Keep the OSS bucket in the same account as the cluster. Cross-account OSS access is not recommended.
Choose a client
OSS PVs support three clients: ossfs 1.0, ossfs 2.0, and strmvol. All three support read-only access. Their write support differs:
| Client | Read-only | Read/write | Best for |
|---|---|---|---|
| ossfs 1.0 | Yes | Full write | General read/write workloads; direct read mode available (v1.91+) |
| ossfs 2.0 | Yes | Sequential append writes only | Read-heavy workloads; requires CSI >= 1.33.1 |
| strmvol | Yes | — | Many small files (datasets, time-series logs, quantitative backtesting) |
For detailed guidance on choosing a client, see Client selection reference.
Use cases
Read-only access
Set the PV access mode to ReadOnlyMany to prevent accidental data modification.

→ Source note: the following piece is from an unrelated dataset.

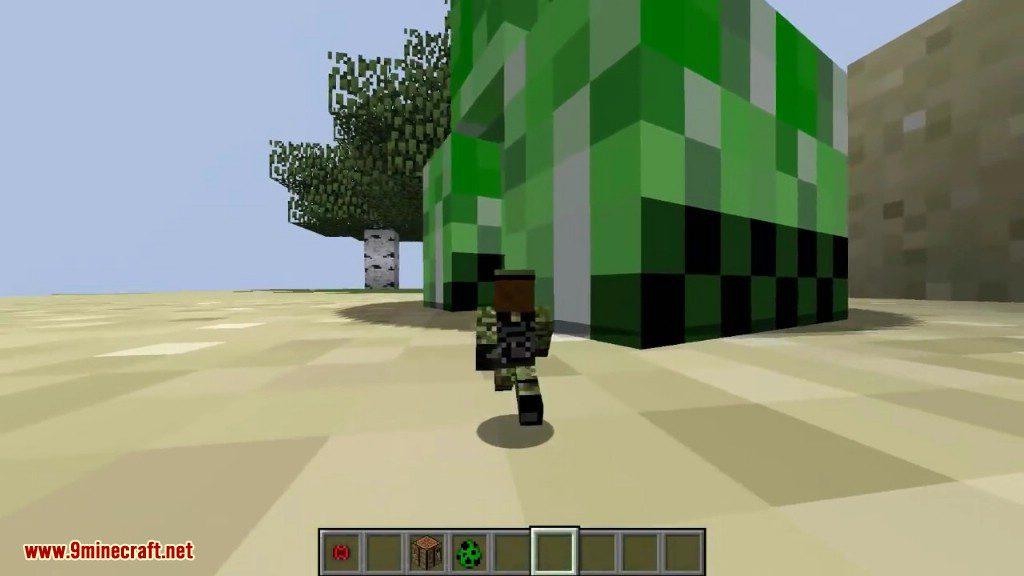 Chiseled Me Mod Screenshots 6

This is appropriate for inference, data analytics, and log queries in big data services.
-
For read-heavy workloads, use ossfs 2.0 (requires CSI >= 1.33.1). See Use ossfs 2.0 PVs.
-
For workloads that read many small files, use strmvol. See Use strmvol PVs.
To tune ossfs 1.0 for read-only scenarios, configure these parameters in otherOpts. Most workloads do not need to change these defaults — adjust them only when you have a specific performance requirement.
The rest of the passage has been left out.